### Текст для работы

* * *
Совершенно не заметили, что есть нового в "У.". Сравнивали с "Испов." Р., тогда как я прежде всего не исповедуюсь.
Новое - тон, опять - манускриптов, "до Гутенберга", для себя. Ведь в средних веках не писали для публики, потому что прежде всего не издавали. И средневековая литература, во многих отношениях, была прекрасна, сильна, трогательна и глубоко плодоносна в своей невидности. Новая литература до известной степени погибла в своей излишней видности; и после изобретения книгопечатания вообще никто не умел и не был в силах преодолеть Гутенберга.
Моя почти таинственная действительная уединенность смогла это. Страхов мне говорил: "Представляйте всегда читателя, и пишите, чтобы ему было совершенно ясно". Но сколько я ни усиливался представлять читателя, никогда не мог его вообразить. Ни одно читательское лицо мне не воображалось, ни один оценивающий ум не вырисовывался. И я всегда писал один, в сущности - для себя. Даже когда плутовски писал, то точно кидал в пропасть "и там поднимется хохот", где-то далеко под землей, а вокруг все-таки никого нет. "Передовые" я любил писать в приемной нашей газеты: посетители, переговоры с ними членов редакции, ходня, шум - и я "По поводу последней речи в Г. Думе". Иногда - в общей зале. И раз сказал сотрудникам: "Господа, тише, я пишу черносотенную статью" (шашки, говор, смех). Смех еще усилился. И было так же глухо, как до.

### Исходные данные
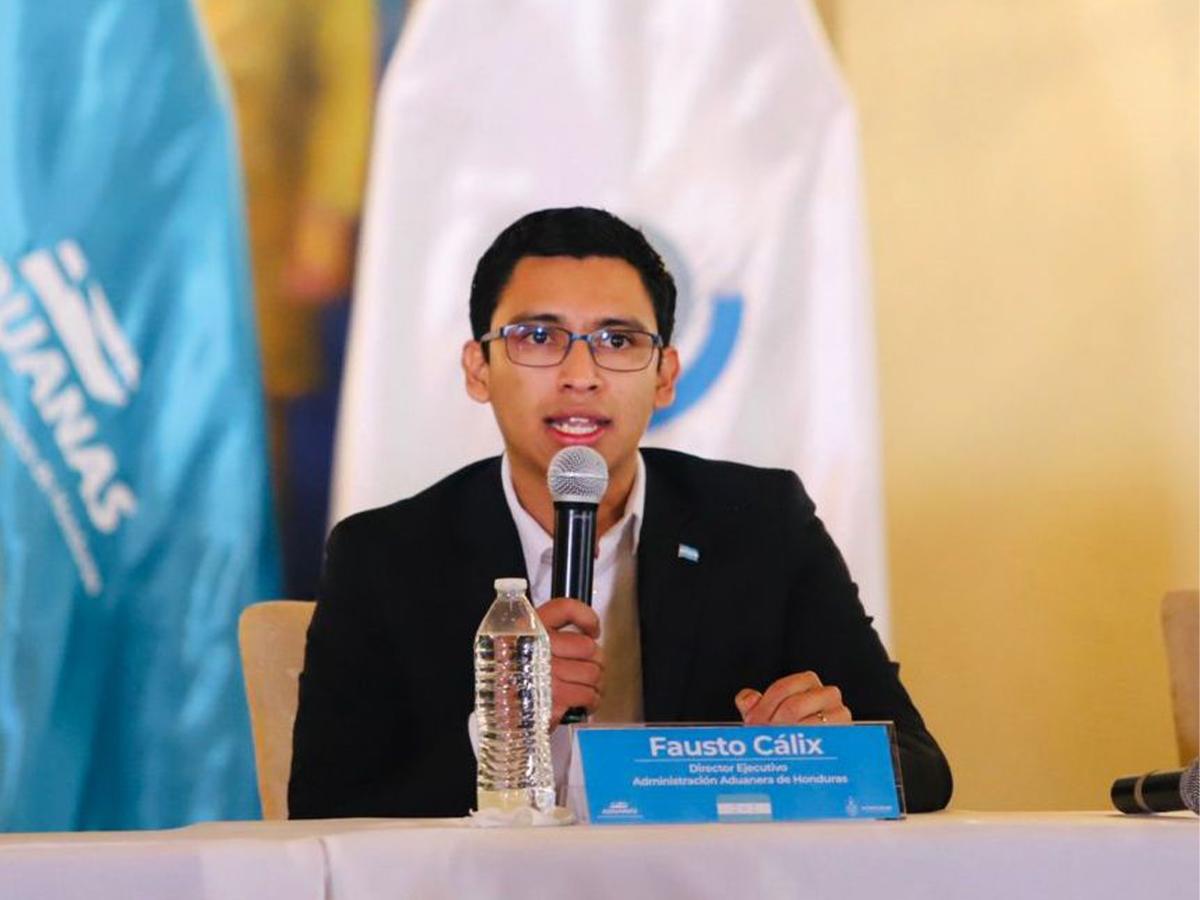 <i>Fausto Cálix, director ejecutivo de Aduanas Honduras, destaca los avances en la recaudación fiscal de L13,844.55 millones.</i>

### Задание 1
Перепечатайте без изменений отрывок из текста для работы: от слов «Новое - тон, опять» до слов «силах преодолеть Гутенберга.».
### Задание 2
Какие качества текст для работы приписывает средневековой литературе? Назовите все.
### Задание 3
Переведите на английский язык это предложение из текста для работы: «Ведь в средних веках не писали для публики, потому что прежде всего не издавали».

### Ответ 1
Новое - тон, опять - манускриптов, "до Гутенберга", для себя. Ведь в средних веках не писали для публики, потому что прежде всего не издавали. И средневековая литература, во многих отношениях, была прекрасна, сильна, трогательна и глубоко плодоносна в своей невидности. Новая литература до известной степени погибла в своей излишней видности; и после изобретения книгопечатания вообще никто не умел и не был в силах преодолеть Гутенберга.

### Ответ 2
Прекрасна, сильна, трогательна, глубоко плодоносна.

### Ответ 3
After all, in the Middle Ages people did not write for the public, because above all they did not publish.